[What the task requires] Your copy of the lines below must match them exactly and contain no images.
(Data shown)
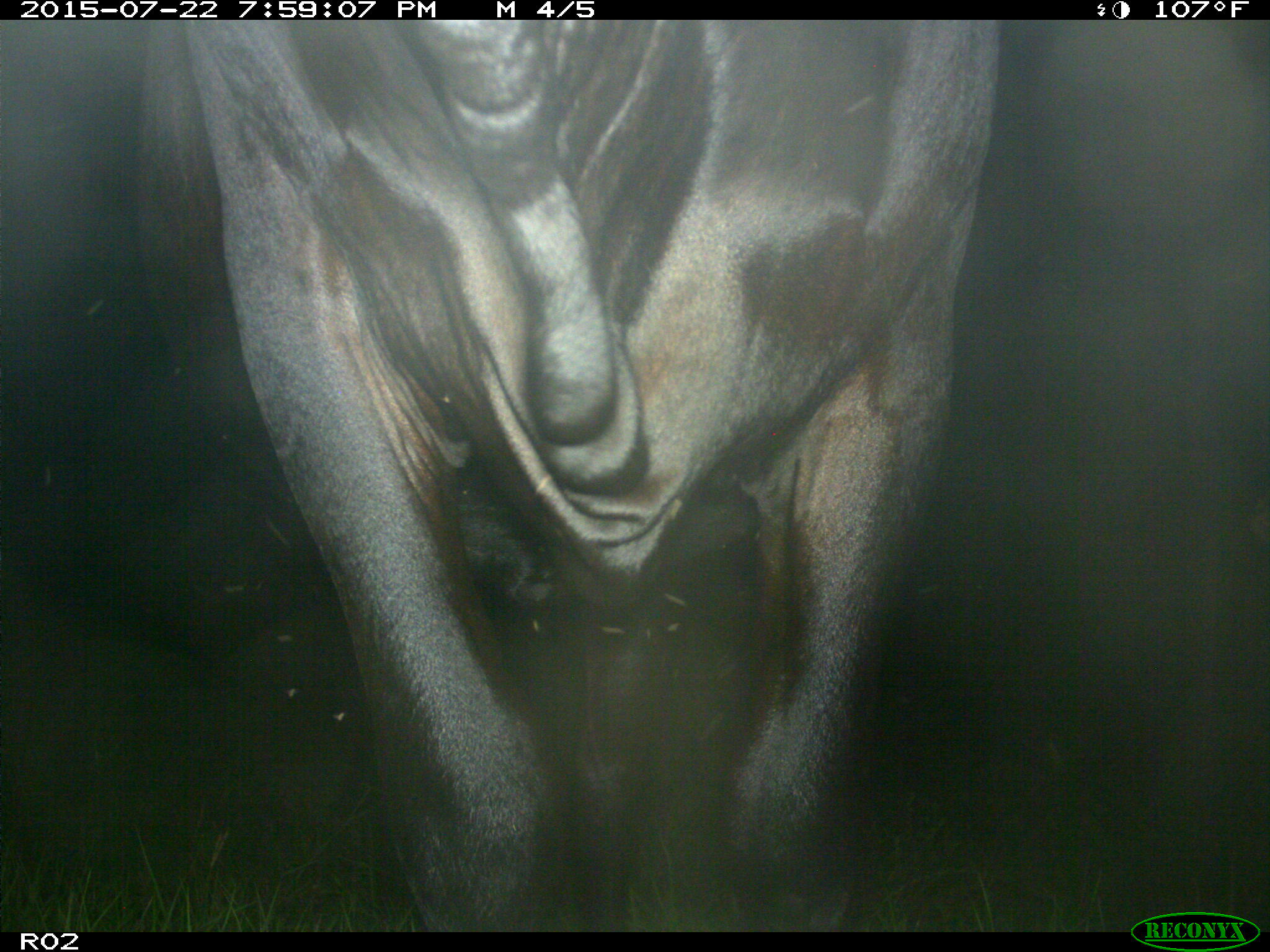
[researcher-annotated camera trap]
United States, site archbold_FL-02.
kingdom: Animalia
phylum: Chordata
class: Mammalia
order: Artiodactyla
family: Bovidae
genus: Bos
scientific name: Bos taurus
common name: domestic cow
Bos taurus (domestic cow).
(End Data shown)
[Expected answer]
[researcher-annotated camera trap]
United States, site archbold_FL-02.
kingdom: Animalia
phylum: Chordata
class: Mammalia
order: Artiodactyla
family: Bovidae
genus: Bos
scientific name: Bos taurus
common name: domestic cow
Bos taurus (domestic cow).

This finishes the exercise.